Rows of spatial question data:
○ ○ ○ ○
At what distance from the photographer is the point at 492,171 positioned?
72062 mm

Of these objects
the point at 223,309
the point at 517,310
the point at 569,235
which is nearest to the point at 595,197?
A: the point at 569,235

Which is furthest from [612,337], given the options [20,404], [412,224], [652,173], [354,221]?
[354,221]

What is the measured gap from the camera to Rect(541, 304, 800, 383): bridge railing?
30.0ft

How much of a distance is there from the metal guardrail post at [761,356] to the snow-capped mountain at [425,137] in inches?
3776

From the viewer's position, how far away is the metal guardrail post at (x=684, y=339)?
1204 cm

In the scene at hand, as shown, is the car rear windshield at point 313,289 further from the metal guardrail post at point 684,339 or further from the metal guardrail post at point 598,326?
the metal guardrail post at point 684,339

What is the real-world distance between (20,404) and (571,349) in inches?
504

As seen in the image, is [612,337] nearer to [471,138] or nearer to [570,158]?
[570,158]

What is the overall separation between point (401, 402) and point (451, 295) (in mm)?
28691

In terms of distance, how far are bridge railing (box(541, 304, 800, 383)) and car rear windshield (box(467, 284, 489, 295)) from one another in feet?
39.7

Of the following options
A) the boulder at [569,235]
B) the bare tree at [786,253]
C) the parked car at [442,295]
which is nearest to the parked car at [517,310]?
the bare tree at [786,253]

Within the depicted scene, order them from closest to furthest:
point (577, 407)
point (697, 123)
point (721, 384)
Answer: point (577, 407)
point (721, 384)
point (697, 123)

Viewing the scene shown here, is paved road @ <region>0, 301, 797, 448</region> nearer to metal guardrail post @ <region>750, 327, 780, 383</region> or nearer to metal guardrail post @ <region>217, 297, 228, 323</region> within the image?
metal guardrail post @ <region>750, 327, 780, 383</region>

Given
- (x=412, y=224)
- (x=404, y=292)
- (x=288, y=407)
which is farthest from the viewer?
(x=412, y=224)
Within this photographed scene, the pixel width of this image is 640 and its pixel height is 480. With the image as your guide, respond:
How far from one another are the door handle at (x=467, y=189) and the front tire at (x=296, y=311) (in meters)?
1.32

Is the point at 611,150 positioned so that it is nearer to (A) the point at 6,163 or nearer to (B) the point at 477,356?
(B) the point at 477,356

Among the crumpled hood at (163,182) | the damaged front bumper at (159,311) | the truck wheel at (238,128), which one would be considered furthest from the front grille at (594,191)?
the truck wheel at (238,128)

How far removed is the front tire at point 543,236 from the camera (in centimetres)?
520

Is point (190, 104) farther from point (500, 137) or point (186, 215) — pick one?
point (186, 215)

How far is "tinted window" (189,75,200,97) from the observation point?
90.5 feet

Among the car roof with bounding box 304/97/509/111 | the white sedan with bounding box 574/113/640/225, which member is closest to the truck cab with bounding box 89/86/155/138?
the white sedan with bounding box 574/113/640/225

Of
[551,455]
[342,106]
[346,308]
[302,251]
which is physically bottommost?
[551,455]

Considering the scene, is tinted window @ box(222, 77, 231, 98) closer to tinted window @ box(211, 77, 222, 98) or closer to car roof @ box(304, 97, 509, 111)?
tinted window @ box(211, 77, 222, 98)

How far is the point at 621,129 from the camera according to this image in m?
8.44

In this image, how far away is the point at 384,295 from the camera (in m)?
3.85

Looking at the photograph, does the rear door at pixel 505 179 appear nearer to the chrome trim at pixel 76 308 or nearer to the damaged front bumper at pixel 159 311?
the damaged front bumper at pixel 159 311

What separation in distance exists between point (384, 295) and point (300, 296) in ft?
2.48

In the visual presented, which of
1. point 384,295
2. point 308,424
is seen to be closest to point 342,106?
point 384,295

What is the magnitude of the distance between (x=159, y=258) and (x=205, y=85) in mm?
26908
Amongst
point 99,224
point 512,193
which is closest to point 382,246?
○ ○ ○ ○
* **Task to complete**:
Copy out the lines of the entries above verbatim, beginning with the line containing "In this image, how" and continuing through the end of the entries.

* **Correct response**:
In this image, how far away is the point at 384,295 from the camera (in m)?
3.85

Looking at the photograph, does the rear door at pixel 505 179 appear nearer to the chrome trim at pixel 76 308 or nearer to the damaged front bumper at pixel 159 311?
the damaged front bumper at pixel 159 311

What separation in distance exists between point (384, 295) and point (300, 296) in ft?
2.48

In the visual presented, which of
1. point 384,295
2. point 308,424
is seen to be closest to point 342,106?
point 384,295

What is the magnitude of the distance between (x=159, y=258) and (x=205, y=85) in mm?
26908
Amongst
point 99,224
point 512,193
which is closest to point 382,246?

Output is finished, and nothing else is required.